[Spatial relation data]
────────
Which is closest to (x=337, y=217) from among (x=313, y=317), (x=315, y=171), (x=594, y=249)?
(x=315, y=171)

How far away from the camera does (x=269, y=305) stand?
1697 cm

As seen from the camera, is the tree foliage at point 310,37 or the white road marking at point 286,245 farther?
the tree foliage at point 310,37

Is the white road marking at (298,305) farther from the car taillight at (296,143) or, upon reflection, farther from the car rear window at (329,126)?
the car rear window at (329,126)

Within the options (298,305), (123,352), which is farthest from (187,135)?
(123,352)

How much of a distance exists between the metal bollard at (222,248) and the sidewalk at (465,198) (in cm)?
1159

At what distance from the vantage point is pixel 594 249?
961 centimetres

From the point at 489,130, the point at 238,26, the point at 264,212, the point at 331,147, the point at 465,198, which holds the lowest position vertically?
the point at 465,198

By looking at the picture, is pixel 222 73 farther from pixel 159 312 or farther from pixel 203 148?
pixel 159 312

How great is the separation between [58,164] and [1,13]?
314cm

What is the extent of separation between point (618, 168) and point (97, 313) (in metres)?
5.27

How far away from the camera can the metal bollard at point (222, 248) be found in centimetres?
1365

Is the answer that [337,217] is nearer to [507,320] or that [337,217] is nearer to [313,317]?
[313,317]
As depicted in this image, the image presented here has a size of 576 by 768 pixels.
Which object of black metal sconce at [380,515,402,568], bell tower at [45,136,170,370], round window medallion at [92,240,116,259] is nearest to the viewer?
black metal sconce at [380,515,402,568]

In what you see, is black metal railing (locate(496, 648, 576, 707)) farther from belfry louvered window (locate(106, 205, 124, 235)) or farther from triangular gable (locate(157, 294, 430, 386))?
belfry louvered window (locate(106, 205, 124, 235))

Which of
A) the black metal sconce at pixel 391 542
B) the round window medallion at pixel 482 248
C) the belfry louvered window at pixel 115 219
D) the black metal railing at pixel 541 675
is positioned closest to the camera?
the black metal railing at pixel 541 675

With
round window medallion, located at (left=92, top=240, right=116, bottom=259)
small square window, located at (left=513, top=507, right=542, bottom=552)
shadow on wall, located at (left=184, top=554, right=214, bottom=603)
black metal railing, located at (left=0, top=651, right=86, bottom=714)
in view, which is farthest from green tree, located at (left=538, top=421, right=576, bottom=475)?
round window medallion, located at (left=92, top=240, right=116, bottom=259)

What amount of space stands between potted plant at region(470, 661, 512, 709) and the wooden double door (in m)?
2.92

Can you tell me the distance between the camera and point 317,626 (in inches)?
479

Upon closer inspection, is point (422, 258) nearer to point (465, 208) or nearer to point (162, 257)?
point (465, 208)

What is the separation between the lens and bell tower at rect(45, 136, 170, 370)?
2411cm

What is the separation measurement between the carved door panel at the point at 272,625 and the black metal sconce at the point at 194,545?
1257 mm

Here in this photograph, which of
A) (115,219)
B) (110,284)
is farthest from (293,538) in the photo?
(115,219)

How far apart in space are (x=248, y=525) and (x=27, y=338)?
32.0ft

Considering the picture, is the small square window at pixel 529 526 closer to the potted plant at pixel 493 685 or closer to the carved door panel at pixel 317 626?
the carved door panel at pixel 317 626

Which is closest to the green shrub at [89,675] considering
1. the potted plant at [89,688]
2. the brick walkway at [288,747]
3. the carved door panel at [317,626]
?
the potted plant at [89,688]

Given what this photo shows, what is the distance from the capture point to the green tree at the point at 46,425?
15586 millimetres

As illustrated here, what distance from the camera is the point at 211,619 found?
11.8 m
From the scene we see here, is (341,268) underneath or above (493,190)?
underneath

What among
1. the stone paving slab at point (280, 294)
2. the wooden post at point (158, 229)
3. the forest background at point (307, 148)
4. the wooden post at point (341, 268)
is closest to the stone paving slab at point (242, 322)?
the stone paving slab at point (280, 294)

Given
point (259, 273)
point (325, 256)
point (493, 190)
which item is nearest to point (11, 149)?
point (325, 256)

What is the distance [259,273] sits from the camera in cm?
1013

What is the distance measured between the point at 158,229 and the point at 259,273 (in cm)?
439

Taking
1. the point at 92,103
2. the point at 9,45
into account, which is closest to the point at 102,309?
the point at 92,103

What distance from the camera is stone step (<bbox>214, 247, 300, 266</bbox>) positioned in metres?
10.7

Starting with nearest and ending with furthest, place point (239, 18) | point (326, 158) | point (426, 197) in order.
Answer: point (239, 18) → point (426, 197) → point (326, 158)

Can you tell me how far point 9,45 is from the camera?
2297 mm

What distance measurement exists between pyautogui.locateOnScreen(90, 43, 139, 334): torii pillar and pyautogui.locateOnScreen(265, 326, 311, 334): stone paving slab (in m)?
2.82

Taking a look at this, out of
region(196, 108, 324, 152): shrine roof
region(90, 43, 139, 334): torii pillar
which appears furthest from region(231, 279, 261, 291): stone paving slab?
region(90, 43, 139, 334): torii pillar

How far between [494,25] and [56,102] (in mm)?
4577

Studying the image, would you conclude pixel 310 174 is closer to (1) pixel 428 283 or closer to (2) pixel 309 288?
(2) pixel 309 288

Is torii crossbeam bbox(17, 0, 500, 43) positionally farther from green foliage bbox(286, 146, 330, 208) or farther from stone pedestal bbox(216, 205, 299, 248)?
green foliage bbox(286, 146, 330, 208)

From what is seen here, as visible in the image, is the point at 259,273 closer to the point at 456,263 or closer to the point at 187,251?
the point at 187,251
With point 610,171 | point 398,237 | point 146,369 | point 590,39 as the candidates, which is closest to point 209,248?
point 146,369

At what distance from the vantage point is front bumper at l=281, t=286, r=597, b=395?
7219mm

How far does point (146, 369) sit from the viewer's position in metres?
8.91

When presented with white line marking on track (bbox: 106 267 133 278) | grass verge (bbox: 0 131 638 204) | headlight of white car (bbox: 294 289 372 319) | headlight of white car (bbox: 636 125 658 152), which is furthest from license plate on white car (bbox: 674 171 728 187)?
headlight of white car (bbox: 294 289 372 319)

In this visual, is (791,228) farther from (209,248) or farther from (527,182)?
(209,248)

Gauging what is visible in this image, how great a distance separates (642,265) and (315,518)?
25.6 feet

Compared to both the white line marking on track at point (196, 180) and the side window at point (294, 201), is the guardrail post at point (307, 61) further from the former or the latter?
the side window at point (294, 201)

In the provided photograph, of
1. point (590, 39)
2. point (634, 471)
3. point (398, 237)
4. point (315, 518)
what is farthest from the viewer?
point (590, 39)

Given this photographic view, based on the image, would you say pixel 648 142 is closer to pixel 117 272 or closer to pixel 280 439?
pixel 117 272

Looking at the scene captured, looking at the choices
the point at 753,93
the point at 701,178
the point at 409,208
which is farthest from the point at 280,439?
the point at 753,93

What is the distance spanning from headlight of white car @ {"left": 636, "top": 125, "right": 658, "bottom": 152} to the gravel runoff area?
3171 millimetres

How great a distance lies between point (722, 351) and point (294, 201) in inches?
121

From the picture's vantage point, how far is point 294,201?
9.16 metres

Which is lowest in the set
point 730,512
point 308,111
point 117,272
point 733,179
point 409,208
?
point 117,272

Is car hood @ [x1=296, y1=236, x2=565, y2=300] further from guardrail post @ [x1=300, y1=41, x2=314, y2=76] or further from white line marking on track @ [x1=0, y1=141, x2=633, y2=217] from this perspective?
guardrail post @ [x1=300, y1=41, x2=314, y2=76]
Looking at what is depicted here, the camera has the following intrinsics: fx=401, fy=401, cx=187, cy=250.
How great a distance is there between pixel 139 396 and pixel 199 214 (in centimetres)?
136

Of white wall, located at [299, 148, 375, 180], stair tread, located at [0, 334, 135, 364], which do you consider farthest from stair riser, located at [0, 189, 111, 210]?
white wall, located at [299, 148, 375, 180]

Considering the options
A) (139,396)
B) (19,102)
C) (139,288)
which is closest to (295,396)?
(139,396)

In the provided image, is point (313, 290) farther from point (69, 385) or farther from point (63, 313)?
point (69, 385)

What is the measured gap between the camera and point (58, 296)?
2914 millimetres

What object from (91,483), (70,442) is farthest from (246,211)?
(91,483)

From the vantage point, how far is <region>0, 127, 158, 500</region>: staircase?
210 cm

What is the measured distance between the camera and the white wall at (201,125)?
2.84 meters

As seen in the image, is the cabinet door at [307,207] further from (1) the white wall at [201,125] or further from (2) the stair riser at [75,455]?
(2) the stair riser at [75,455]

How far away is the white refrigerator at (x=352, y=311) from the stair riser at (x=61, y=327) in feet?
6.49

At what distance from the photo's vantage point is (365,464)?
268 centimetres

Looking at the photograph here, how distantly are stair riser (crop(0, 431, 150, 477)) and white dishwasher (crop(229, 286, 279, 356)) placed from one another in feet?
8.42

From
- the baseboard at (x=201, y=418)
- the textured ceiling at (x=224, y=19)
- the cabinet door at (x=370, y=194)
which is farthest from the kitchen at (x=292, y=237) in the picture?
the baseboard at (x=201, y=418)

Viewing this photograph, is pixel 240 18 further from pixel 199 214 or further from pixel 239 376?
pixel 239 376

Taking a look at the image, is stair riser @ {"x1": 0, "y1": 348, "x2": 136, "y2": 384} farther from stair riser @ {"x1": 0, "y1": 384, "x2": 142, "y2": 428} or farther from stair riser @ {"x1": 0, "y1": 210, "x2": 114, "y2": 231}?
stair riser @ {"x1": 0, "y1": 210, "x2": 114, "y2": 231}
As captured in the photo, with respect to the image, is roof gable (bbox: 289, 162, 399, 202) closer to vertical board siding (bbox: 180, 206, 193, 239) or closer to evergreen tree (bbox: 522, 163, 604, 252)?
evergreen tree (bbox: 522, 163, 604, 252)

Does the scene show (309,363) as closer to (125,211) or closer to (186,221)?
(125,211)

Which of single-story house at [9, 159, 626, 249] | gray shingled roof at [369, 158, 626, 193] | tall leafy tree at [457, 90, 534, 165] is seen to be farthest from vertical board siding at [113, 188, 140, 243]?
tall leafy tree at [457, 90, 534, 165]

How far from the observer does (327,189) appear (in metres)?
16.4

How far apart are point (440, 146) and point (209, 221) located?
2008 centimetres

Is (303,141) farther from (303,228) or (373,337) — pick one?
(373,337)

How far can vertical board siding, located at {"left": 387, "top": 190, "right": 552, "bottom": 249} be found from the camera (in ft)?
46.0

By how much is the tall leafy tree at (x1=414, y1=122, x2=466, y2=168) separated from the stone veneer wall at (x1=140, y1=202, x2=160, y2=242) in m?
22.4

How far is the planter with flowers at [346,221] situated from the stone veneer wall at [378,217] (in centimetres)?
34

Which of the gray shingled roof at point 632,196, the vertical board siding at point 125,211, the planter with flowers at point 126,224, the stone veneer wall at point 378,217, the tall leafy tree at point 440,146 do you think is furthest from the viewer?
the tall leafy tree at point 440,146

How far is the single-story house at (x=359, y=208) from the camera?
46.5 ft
────────
--- Problem to work on ---
Change "stone veneer wall" to "brick wall" in the part of the data that opens with the line containing "How far is the planter" and runs through the end of the data. Write out that part with nothing else altered.

--- Final result ---
How far is the planter with flowers at [346,221] situated from the brick wall at [378,217] (in centimetres)?
34

Which of the gray shingled roof at point 632,196, the vertical board siding at point 125,211, the planter with flowers at point 126,224, the brick wall at point 378,217, the tall leafy tree at point 440,146 do you think is furthest from the viewer?
the tall leafy tree at point 440,146

How far is the single-story house at (x=359, y=208) from the camera?
46.5 ft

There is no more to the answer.